* _OBJECTIVE_: Copy the listing word for word from the line with "Given the list" to the line with "35.8 meters", including both of those lines.

* _SUPPLIED RECORDS_:

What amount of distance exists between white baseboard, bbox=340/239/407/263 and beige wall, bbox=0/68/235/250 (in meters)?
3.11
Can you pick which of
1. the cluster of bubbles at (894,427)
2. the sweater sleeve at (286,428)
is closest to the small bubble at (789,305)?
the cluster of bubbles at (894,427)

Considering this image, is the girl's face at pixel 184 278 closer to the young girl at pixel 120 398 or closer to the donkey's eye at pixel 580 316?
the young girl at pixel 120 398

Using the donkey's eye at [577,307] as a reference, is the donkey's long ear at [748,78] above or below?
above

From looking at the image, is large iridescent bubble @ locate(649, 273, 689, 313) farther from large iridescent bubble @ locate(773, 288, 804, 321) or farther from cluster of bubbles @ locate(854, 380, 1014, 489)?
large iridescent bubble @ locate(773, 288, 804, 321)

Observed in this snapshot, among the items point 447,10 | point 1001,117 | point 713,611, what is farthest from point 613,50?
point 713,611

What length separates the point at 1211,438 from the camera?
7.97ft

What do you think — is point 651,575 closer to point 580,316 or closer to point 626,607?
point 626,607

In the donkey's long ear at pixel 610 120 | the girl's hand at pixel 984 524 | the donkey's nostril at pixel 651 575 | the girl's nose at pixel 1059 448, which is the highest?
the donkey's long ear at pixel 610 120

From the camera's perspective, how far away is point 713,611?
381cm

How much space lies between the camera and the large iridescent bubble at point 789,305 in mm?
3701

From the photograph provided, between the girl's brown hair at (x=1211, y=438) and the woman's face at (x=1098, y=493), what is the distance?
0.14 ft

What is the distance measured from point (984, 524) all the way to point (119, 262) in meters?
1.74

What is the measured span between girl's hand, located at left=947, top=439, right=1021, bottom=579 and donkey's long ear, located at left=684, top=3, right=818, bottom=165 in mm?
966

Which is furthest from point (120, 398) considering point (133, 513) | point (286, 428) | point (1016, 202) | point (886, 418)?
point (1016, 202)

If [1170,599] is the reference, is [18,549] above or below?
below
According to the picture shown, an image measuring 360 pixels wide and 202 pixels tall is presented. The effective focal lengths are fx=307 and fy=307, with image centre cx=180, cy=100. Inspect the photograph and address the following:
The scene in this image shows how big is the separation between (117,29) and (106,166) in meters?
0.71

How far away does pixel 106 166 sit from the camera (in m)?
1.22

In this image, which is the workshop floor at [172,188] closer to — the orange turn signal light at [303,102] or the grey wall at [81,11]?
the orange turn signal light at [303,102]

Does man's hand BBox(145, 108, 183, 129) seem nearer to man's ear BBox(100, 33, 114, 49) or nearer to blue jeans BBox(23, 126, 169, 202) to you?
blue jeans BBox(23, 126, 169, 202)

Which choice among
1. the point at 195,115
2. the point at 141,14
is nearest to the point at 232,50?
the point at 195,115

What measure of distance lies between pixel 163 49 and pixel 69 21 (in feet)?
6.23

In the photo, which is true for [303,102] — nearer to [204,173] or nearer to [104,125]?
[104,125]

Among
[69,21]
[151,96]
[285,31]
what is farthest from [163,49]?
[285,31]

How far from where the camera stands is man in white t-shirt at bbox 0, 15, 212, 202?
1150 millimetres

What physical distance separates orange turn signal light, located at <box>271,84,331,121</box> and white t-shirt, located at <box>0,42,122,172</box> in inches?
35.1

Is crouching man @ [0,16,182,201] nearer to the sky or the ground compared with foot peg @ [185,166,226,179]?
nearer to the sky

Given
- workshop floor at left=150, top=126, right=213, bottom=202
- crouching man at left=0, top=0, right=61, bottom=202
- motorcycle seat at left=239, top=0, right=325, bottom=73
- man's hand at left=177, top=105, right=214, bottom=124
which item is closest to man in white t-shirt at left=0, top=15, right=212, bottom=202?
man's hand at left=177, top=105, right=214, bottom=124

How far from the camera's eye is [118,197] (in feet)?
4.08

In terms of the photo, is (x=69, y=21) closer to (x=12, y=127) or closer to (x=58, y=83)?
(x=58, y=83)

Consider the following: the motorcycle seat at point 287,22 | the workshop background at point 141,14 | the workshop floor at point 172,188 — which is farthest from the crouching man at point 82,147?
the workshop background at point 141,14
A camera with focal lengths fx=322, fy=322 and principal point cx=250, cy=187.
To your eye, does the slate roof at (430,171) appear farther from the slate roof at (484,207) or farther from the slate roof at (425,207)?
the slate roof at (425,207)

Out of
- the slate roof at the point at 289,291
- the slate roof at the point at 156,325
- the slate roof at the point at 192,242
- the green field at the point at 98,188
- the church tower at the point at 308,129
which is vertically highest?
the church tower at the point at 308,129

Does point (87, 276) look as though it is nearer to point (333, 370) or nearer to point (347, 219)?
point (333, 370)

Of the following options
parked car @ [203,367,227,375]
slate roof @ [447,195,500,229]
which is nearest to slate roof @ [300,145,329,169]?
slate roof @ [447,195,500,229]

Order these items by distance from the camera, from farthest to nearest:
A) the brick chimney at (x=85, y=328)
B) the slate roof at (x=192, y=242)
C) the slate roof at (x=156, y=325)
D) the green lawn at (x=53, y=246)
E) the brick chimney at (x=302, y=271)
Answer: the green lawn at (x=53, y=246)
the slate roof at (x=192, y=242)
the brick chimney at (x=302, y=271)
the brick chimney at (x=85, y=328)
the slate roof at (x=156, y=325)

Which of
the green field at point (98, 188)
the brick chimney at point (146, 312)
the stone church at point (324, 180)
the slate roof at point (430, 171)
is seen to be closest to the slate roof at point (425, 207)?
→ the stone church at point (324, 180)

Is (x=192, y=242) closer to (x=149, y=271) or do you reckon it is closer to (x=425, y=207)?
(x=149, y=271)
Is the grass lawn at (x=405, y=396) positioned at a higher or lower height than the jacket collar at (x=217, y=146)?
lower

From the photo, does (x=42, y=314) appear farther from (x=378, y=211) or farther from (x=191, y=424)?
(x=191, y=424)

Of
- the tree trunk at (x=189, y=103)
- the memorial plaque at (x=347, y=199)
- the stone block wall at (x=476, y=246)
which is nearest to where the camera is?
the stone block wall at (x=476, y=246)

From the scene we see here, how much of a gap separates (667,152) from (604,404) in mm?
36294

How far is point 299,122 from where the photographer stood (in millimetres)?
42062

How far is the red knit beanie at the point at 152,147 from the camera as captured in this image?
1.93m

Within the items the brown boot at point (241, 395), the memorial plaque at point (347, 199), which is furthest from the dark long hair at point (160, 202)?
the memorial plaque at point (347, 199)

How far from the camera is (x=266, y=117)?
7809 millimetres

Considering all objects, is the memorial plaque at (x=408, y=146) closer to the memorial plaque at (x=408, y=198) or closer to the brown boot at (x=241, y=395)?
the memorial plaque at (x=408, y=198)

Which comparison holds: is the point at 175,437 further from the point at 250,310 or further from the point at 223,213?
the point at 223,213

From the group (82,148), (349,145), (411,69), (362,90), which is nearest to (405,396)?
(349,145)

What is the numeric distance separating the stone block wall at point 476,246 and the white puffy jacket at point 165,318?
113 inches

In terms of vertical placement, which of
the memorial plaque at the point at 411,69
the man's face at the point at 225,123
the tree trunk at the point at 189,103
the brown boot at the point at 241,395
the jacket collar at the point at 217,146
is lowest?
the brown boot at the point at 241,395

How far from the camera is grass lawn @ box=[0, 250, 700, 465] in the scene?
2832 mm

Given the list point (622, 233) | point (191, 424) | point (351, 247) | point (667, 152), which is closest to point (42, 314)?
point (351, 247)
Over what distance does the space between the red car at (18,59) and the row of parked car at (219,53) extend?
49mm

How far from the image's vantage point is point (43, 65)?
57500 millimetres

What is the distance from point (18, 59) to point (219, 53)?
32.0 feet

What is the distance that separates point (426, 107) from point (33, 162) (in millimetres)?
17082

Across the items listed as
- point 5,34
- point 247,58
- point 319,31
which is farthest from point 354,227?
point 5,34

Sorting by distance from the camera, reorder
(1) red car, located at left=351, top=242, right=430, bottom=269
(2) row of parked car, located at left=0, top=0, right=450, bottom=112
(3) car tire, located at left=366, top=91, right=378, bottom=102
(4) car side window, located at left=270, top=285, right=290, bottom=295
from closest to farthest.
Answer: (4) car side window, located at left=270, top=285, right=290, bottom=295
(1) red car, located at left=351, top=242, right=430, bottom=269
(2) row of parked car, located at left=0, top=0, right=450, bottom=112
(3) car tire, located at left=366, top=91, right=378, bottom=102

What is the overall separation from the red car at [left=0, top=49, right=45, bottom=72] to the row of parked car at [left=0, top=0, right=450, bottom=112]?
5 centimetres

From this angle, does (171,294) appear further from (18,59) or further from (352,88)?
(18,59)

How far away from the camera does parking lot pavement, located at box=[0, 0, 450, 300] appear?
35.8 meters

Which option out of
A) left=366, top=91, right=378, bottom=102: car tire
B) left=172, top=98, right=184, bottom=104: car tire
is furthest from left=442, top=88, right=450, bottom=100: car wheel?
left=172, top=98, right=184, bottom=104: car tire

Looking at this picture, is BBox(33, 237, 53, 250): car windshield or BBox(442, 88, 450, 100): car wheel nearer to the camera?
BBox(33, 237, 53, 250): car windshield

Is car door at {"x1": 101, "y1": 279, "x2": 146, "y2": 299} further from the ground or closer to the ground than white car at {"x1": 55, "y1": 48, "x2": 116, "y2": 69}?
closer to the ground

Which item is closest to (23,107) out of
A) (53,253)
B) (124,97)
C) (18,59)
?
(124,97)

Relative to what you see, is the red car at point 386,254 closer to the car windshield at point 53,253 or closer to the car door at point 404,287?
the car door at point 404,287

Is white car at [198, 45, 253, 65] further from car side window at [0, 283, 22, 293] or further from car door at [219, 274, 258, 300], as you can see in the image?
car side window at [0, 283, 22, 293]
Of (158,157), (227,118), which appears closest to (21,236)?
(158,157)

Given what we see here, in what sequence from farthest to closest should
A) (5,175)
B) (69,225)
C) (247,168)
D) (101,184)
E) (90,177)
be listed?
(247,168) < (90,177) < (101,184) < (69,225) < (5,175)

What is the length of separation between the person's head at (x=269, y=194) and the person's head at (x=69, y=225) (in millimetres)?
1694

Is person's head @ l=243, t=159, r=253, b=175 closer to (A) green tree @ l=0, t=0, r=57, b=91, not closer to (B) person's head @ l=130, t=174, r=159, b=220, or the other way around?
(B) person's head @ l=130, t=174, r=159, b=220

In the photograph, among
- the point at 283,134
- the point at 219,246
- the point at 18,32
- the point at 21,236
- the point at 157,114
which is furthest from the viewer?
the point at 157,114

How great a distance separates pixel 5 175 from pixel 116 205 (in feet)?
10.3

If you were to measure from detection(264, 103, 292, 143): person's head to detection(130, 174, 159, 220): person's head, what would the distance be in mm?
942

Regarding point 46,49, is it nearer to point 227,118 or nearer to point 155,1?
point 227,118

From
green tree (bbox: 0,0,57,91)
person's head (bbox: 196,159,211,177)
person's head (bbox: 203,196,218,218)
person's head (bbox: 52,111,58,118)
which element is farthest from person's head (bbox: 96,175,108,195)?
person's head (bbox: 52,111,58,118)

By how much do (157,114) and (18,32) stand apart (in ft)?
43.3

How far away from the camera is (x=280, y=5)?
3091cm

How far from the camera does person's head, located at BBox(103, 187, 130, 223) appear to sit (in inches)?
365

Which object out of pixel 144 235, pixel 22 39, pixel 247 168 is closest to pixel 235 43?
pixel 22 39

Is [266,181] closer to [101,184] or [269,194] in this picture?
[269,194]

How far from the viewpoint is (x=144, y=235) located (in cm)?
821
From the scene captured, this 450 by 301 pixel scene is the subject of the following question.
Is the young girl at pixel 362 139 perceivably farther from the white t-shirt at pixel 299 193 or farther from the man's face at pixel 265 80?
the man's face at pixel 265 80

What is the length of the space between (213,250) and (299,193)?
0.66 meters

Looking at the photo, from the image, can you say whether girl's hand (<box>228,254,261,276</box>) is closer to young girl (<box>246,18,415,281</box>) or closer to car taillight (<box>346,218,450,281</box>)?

* _RESULT BELOW_:
Given the list point (622, 233) | point (191, 424) | point (351, 247) | point (667, 152), which is closest to point (42, 314)?
point (351, 247)
Over what distance does the space between the red car at (18,59) and the row of parked car at (219,53) extend?
49mm

How far from the image's vantage point is point (43, 65)?
57500 millimetres

What is the distance from point (18, 59) to point (219, 53)?
32.0 feet

What is the distance that separates point (426, 107) from point (33, 162) (in millimetres)?
17082

Across the items listed as
- point 5,34
- point 247,58
- point 319,31
which is farthest from point 354,227?
point 5,34

Sorting by distance from the camera, reorder
(1) red car, located at left=351, top=242, right=430, bottom=269
(2) row of parked car, located at left=0, top=0, right=450, bottom=112
(3) car tire, located at left=366, top=91, right=378, bottom=102
(4) car side window, located at left=270, top=285, right=290, bottom=295
from closest to farthest.
Answer: (4) car side window, located at left=270, top=285, right=290, bottom=295
(1) red car, located at left=351, top=242, right=430, bottom=269
(2) row of parked car, located at left=0, top=0, right=450, bottom=112
(3) car tire, located at left=366, top=91, right=378, bottom=102

What is the overall separation from the red car at [left=0, top=49, right=45, bottom=72] to the row of parked car at [left=0, top=0, right=450, bottom=112]?
5 centimetres

From this angle, does (171,294) appear further from (18,59) or further from (352,88)?
(18,59)

How far away from the camera does parking lot pavement, located at box=[0, 0, 450, 300] appear?
35.8 meters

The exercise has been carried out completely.